▶ _Given data_

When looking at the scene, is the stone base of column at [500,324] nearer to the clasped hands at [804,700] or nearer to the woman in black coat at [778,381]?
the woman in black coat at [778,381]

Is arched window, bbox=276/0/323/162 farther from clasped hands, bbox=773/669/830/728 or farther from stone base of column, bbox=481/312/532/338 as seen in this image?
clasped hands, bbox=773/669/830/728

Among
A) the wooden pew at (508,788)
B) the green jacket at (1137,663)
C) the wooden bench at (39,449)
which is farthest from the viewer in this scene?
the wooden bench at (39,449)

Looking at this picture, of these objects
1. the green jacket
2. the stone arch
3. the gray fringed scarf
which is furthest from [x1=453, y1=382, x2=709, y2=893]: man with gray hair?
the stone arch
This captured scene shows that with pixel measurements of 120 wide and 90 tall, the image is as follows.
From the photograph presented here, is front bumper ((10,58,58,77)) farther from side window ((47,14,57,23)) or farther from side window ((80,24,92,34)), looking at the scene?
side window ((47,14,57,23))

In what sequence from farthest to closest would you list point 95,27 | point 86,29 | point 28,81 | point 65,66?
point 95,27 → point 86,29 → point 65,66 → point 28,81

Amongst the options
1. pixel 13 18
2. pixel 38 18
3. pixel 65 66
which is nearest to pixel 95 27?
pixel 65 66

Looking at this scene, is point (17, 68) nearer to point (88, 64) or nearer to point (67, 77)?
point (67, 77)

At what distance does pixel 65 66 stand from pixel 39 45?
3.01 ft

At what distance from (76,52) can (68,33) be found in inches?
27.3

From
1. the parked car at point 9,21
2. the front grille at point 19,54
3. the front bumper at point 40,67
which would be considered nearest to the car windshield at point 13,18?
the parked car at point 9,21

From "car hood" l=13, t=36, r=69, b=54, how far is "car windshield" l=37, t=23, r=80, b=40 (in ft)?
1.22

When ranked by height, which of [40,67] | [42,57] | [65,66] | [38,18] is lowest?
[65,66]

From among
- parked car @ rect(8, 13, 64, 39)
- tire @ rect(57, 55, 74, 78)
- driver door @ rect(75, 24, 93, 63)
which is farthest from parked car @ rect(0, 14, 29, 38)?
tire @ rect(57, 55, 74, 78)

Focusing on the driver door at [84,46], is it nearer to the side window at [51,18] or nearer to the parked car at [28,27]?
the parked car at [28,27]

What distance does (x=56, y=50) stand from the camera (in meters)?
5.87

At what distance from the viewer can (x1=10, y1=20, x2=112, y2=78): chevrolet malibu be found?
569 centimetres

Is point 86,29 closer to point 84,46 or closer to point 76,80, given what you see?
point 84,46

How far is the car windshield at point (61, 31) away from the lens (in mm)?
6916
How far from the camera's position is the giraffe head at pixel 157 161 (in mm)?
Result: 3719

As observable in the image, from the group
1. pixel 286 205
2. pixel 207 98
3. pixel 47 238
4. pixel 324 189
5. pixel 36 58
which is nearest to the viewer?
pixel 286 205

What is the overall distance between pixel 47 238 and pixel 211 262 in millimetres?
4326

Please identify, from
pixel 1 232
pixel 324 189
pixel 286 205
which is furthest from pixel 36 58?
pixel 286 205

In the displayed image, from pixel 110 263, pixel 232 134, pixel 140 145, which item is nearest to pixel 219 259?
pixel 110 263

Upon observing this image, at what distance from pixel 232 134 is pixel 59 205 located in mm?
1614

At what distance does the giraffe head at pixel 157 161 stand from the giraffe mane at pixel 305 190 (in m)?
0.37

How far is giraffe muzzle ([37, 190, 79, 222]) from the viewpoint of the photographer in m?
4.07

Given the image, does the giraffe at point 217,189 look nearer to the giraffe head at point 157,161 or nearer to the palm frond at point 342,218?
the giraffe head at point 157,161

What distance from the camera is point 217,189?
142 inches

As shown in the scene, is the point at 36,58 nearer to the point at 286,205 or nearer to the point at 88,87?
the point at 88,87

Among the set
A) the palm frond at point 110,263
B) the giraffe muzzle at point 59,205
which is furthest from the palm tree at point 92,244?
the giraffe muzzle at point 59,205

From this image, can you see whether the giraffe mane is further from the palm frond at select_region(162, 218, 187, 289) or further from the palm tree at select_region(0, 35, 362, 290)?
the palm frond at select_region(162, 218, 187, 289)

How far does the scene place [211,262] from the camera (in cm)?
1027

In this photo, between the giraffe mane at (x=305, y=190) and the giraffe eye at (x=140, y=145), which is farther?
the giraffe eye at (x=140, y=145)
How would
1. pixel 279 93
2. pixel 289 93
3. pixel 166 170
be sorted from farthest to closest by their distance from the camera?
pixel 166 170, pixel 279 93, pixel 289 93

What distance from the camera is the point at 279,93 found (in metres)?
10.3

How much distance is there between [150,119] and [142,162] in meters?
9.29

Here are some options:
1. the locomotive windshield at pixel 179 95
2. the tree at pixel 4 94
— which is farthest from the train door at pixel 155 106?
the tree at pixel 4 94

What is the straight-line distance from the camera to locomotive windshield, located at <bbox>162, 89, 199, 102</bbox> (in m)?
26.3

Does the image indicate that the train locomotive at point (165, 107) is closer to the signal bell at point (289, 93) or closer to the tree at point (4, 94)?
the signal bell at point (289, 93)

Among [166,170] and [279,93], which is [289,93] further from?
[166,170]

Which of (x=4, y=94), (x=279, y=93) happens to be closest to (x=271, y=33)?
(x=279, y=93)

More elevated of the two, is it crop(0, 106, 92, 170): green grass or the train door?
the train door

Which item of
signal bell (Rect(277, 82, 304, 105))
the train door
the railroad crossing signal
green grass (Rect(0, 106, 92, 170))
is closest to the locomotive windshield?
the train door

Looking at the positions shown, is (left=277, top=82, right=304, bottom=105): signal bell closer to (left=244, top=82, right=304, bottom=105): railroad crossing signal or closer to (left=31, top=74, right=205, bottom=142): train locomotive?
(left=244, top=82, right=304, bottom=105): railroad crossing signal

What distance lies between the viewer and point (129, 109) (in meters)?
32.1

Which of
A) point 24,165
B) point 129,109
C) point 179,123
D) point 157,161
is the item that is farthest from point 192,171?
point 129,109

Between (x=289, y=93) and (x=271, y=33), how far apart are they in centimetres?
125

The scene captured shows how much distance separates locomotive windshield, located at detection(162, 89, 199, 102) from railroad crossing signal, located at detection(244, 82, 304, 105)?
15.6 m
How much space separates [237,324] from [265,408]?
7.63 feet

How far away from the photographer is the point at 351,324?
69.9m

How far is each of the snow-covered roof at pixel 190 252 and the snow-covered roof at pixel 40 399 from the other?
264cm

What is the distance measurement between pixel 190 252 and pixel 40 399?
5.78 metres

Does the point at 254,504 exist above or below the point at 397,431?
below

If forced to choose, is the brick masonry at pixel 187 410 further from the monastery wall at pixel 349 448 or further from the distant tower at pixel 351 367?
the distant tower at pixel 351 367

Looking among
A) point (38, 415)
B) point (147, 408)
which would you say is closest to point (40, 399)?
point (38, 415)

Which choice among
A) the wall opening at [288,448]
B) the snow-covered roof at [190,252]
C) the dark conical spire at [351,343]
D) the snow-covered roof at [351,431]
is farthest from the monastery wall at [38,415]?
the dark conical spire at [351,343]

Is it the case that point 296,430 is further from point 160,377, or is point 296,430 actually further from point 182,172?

▶ _Task objective_
Write all of the records out again exactly.

▶ _Answer for the task_
When looking at the scene, is the stone base of column at [500,324] nearer to the clasped hands at [804,700] or nearer to the woman in black coat at [778,381]?
the woman in black coat at [778,381]

Is arched window, bbox=276/0/323/162 farther from clasped hands, bbox=773/669/830/728 or farther from stone base of column, bbox=481/312/532/338 as seen in this image?
clasped hands, bbox=773/669/830/728

Among
A) the wooden pew at (508,788)
B) the green jacket at (1137,663)
C) the wooden bench at (39,449)
which is farthest from the viewer in this scene?
the wooden bench at (39,449)

Looking at this picture, of these objects
1. the green jacket
2. the stone arch
3. the gray fringed scarf
which is furthest from [x1=453, y1=382, x2=709, y2=893]: man with gray hair?
the stone arch
This captured scene shows that with pixel measurements of 120 wide and 90 tall, the image is as follows.
From the photograph presented here, is front bumper ((10,58,58,77)) farther from side window ((47,14,57,23)) or farther from side window ((80,24,92,34)), looking at the scene?
side window ((47,14,57,23))

In what sequence from farthest to closest would you list point 95,27 | point 86,29 | point 28,81 | point 65,66?
point 95,27 → point 86,29 → point 65,66 → point 28,81

Amongst the options
1. pixel 13 18
2. pixel 38 18
3. pixel 65 66
which is nearest to pixel 95 27?
pixel 65 66

Looking at this scene, is point (17, 68) nearer to point (88, 64) or nearer to point (67, 77)?
point (67, 77)

At what distance does pixel 65 66 stand from pixel 39 45?
3.01 ft

At what distance from (76,52) can (68,33) be found in inches?
27.3

From
1. the parked car at point 9,21
2. the front grille at point 19,54
3. the front bumper at point 40,67
which would be considered nearest to the car windshield at point 13,18?
the parked car at point 9,21

From "car hood" l=13, t=36, r=69, b=54, how far is "car windshield" l=37, t=23, r=80, b=40 (in ft)?
1.22

When ranked by height, which of [40,67] | [42,57] | [65,66] | [38,18] is lowest?
[65,66]

From among
- parked car @ rect(8, 13, 64, 39)
- tire @ rect(57, 55, 74, 78)
- driver door @ rect(75, 24, 93, 63)
which is farthest from parked car @ rect(0, 14, 29, 38)?
tire @ rect(57, 55, 74, 78)

Focusing on the driver door at [84,46], is it nearer to the side window at [51,18] or nearer to the parked car at [28,27]?
the parked car at [28,27]

What distance does (x=56, y=50) stand from the camera (in meters)?
5.87

At what distance from the viewer can (x1=10, y1=20, x2=112, y2=78): chevrolet malibu be found?
569 centimetres

Is point 86,29 closer to point 84,46 or closer to point 76,80, given what you see?
point 84,46

How far is the car windshield at point (61, 31) away from the lens (in mm)?
6916
How far from the camera's position is the giraffe head at pixel 157 161 (in mm)?
Result: 3719

As observable in the image, from the group
1. pixel 286 205
2. pixel 207 98
3. pixel 47 238
4. pixel 324 189
5. pixel 36 58
which is nearest to the viewer?
pixel 286 205

What is the overall distance between pixel 47 238 and pixel 211 262 in millimetres?
4326

Please identify, from
pixel 1 232
pixel 324 189
pixel 286 205
which is furthest from pixel 36 58?
pixel 286 205

In the displayed image, from pixel 110 263, pixel 232 134, pixel 140 145, which item is nearest to pixel 219 259?
pixel 110 263

Upon observing this image, at what distance from pixel 232 134 is pixel 59 205 located in mm?
1614

At what distance does the giraffe head at pixel 157 161 stand from the giraffe mane at pixel 305 190 (in m)?
0.37

How far is giraffe muzzle ([37, 190, 79, 222]) from the viewpoint of the photographer in m?
4.07

Given the image, does the giraffe at point 217,189 look nearer to the giraffe head at point 157,161 or nearer to the palm frond at point 342,218?
the giraffe head at point 157,161

What distance from the camera is point 217,189?
142 inches

As shown in the scene, is the point at 36,58 nearer to the point at 286,205 or nearer to the point at 88,87?
the point at 88,87

Among the set
A) the palm frond at point 110,263
B) the giraffe muzzle at point 59,205
which is furthest from the palm tree at point 92,244?
the giraffe muzzle at point 59,205

From this image, can you see whether the giraffe mane is further from the palm frond at select_region(162, 218, 187, 289) or further from the palm tree at select_region(0, 35, 362, 290)?
the palm frond at select_region(162, 218, 187, 289)

How far does the scene place [211,262] from the camera (in cm)?
1027

In this photo, between the giraffe mane at (x=305, y=190) and the giraffe eye at (x=140, y=145), which is farther?
the giraffe eye at (x=140, y=145)
How would
1. pixel 279 93
2. pixel 289 93
3. pixel 166 170
be sorted from farthest to closest by their distance from the camera?
pixel 166 170, pixel 279 93, pixel 289 93

What distance from the camera is the point at 279,93 found (in metres)?
10.3

How much distance is there between [150,119] and [142,162] in meters?
9.29

Here are some options:
1. the locomotive windshield at pixel 179 95
2. the tree at pixel 4 94
— which is farthest from the train door at pixel 155 106?
the tree at pixel 4 94

What is the straight-line distance from the camera to locomotive windshield, located at <bbox>162, 89, 199, 102</bbox> (in m)?
26.3

Does the image indicate that the train locomotive at point (165, 107) is closer to the signal bell at point (289, 93) or closer to the tree at point (4, 94)?
the signal bell at point (289, 93)

Among [166,170] and [279,93], which is [289,93] further from?
[166,170]

Which of (x=4, y=94), (x=279, y=93) happens to be closest to (x=271, y=33)?
(x=279, y=93)

More elevated of the two, is it crop(0, 106, 92, 170): green grass or the train door?
the train door

Which item of
signal bell (Rect(277, 82, 304, 105))
the train door
the railroad crossing signal
green grass (Rect(0, 106, 92, 170))
is closest to the locomotive windshield?
the train door

Looking at the positions shown, is (left=277, top=82, right=304, bottom=105): signal bell closer to (left=244, top=82, right=304, bottom=105): railroad crossing signal or closer to (left=31, top=74, right=205, bottom=142): train locomotive?
(left=244, top=82, right=304, bottom=105): railroad crossing signal

What distance lies between the viewer and point (129, 109) (in meters)?
32.1

Which of
A) point 24,165
B) point 129,109
C) point 179,123
D) point 157,161
is the item that is farthest from point 192,171?
point 129,109

Between (x=289, y=93) and (x=271, y=33), how far apart are they in centimetres?
125

The scene captured shows how much distance separates locomotive windshield, located at detection(162, 89, 199, 102) from railroad crossing signal, located at detection(244, 82, 304, 105)?
15.6 m
How much space separates [237,324] from [265,408]?
7.63 feet

How far away from the photographer is the point at 351,324?
69.9m

How far is each of the snow-covered roof at pixel 190 252 and the snow-covered roof at pixel 40 399 from the other?
264cm

What is the distance measurement between pixel 190 252 and pixel 40 399?
5.78 metres

Does the point at 254,504 exist above or below the point at 397,431?
below

If forced to choose, is the brick masonry at pixel 187 410 further from the monastery wall at pixel 349 448 or further from the distant tower at pixel 351 367?
the distant tower at pixel 351 367

Looking among
A) point (38, 415)
B) point (147, 408)
which would you say is closest to point (40, 399)?
point (38, 415)

Which choice among
A) the wall opening at [288,448]
B) the snow-covered roof at [190,252]
C) the dark conical spire at [351,343]
D) the snow-covered roof at [351,431]
is farthest from the monastery wall at [38,415]?
the dark conical spire at [351,343]

Is it the case that point 296,430 is further from point 160,377, or is point 296,430 actually further from point 182,172?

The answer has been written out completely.